Capita raramente di imbattersi in un saggio che sappia essere, allo stesso tempo, istruttivo e divertente. Ma, leggendo La lingua colora il mondo di Guy Deutscher, ho imparato e riflettuto tanto quanto ho riso. Lo stile scorrevole, la battuta pronta, la capacità di mantenere il lettore incollato alla pagina nonostante non stia seguendo l’intricata trama di un romanzo: queste le qualità principali di questo libro, che mi ha interessato moltissimo in quanto studentessa di letteratura e linguistica, ma che potrebbe risultare sicuramente una lettura illuminante anche per i non specialisti.
L’interrogativo principale a cui l’autore cerca di dare risposta riguarda la capacità della nostra lingua madre di influenzare il pensiero e quindi il modo di percepire il mondo e le sue componenti. Prendendo in esame diversi aspetti, analizzati in passato da linguisti e antropologi, ma che ancora non hanno portato a risposte definitive, Deutscher conduce il lettore attraverso un percorso guidato, in cui, ad ogni passo, si scoprono nuove intuizioni, nuove ipotesi e nuove soluzioni. Ciò che rende questo saggio fruibile per qualsiasi lettore minimamente interessato all’argomento è proprio l’abilità dell’autore nel costruire percorsi chiari e coerenti, che seguono sviluppi storici e logici perfettamente spiegati.

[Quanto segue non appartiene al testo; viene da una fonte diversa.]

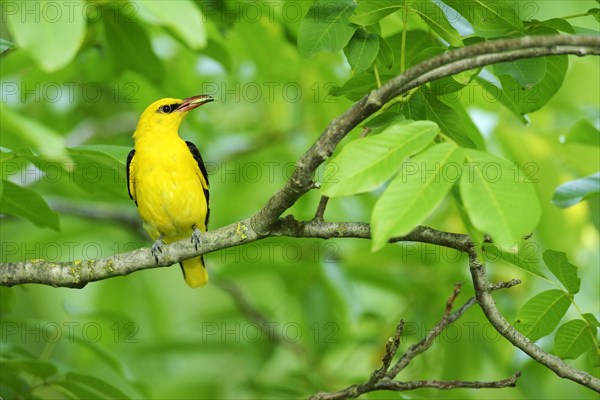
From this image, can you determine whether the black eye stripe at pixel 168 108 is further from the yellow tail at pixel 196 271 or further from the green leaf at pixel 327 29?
the green leaf at pixel 327 29

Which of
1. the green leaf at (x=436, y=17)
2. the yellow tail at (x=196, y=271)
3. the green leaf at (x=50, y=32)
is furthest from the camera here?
the yellow tail at (x=196, y=271)

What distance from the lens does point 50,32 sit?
2229 millimetres

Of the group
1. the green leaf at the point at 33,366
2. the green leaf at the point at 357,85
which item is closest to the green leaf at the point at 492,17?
the green leaf at the point at 357,85

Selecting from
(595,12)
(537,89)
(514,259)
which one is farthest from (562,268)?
(595,12)

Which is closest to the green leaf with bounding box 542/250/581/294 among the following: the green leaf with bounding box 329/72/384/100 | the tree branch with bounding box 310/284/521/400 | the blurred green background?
the tree branch with bounding box 310/284/521/400

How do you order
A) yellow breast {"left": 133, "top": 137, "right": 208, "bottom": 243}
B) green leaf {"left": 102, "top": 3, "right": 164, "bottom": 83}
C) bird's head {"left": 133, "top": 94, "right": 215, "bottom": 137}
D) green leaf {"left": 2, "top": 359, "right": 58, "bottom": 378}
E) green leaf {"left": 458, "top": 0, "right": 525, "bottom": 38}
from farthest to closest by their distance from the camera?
1. bird's head {"left": 133, "top": 94, "right": 215, "bottom": 137}
2. yellow breast {"left": 133, "top": 137, "right": 208, "bottom": 243}
3. green leaf {"left": 102, "top": 3, "right": 164, "bottom": 83}
4. green leaf {"left": 2, "top": 359, "right": 58, "bottom": 378}
5. green leaf {"left": 458, "top": 0, "right": 525, "bottom": 38}

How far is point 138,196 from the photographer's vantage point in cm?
607

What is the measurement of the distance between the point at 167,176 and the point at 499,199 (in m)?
3.87

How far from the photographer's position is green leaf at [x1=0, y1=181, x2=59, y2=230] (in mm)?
4051

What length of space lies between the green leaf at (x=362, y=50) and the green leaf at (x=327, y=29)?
4.1 inches

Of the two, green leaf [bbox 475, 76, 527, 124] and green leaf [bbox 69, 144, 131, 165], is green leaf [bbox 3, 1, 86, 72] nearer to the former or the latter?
green leaf [bbox 69, 144, 131, 165]

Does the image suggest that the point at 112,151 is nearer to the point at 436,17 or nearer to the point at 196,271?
the point at 436,17

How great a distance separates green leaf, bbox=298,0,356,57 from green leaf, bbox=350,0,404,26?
11 centimetres

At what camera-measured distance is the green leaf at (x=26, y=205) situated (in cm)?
405
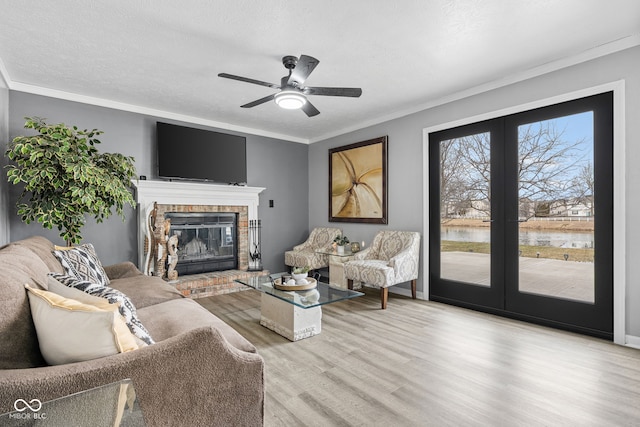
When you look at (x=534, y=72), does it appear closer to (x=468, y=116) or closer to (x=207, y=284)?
(x=468, y=116)

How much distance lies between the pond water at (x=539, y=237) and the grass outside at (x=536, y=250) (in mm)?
37

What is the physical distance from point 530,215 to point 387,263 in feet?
5.36

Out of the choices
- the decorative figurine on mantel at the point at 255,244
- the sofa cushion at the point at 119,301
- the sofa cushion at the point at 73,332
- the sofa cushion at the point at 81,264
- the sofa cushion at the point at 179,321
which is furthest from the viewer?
the decorative figurine on mantel at the point at 255,244

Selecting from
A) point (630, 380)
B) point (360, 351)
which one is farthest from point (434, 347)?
point (630, 380)

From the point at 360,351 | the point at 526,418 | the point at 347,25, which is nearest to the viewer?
the point at 526,418

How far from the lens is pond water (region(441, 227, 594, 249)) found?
298 centimetres

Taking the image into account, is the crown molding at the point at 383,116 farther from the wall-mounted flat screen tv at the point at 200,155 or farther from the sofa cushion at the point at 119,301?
the sofa cushion at the point at 119,301

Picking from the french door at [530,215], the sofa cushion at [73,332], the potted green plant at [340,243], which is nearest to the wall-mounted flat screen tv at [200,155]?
the potted green plant at [340,243]

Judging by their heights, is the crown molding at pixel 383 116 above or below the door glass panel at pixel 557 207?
above

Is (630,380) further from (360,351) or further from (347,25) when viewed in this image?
(347,25)

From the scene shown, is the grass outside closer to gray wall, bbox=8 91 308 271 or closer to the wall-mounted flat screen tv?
gray wall, bbox=8 91 308 271

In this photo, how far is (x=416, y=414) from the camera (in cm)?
180

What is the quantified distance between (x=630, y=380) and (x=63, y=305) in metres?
3.24

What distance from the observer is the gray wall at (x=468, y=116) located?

La grande varietà di esempi, indispensabili in un lavoro di questo tipo, presi dalle lingue più lontane dalla nostra (geograficamente e strutturalmente), arrichiscono notevolmente il discorso. Il titolo del saggio si riferisce, in particolare, ad un’analisi che da secoli assilla linguisti e altri studiosi, quella della percezione del colore da parte di diverse culture. È possibile che il modo in cui una società assegna determinati nomi a determinati colori influenzi il modo in cui quel colore è visto? Ogni cultura “vede” effettivamente gli stessi colori? Perché i nomi dei colori non hanno corrispondenze precise in ogni lingua? Deutscher cerca di dare delle risposte a questi e ad altri interrogativi, delineando anche la storia di questo tipo di ricerca.
Una delle indagini, parallele a quella sul colore, che più mi ha incuriosito è quella sullo spazio e sul modo di dare indicazioni spaziali. Analizzando la differenza del sistema egocentrico (quello che noi usiamo di più, che utilizza le categorie di destra, sinistra, avanti, indietro, etc.) da quello geografico (che usa per ogni indicazione spaziale nord, sud, est, ovest), l’autore costringe chi sta leggendo a rendersi conto di quanto sia relativo il modo in cui ci esprimiamo tutti i giorni; tutto è sempre accompagnato da numerosi esempi, che, in questo caso, si rivelano particolarmente curiosi: “naso a sud sta piangendo”.
Quello di Guy Deutscher è un libro che consiglio a qualsiasi tipo di lettore, per la sua capacità di insegnare qualcosa senza mai risultare didattico o pedante, e per il modo in cui sa sconvolgere un sistema di linguaggio e di pensiero che si ritiene essere universale strappandoti anche una risata.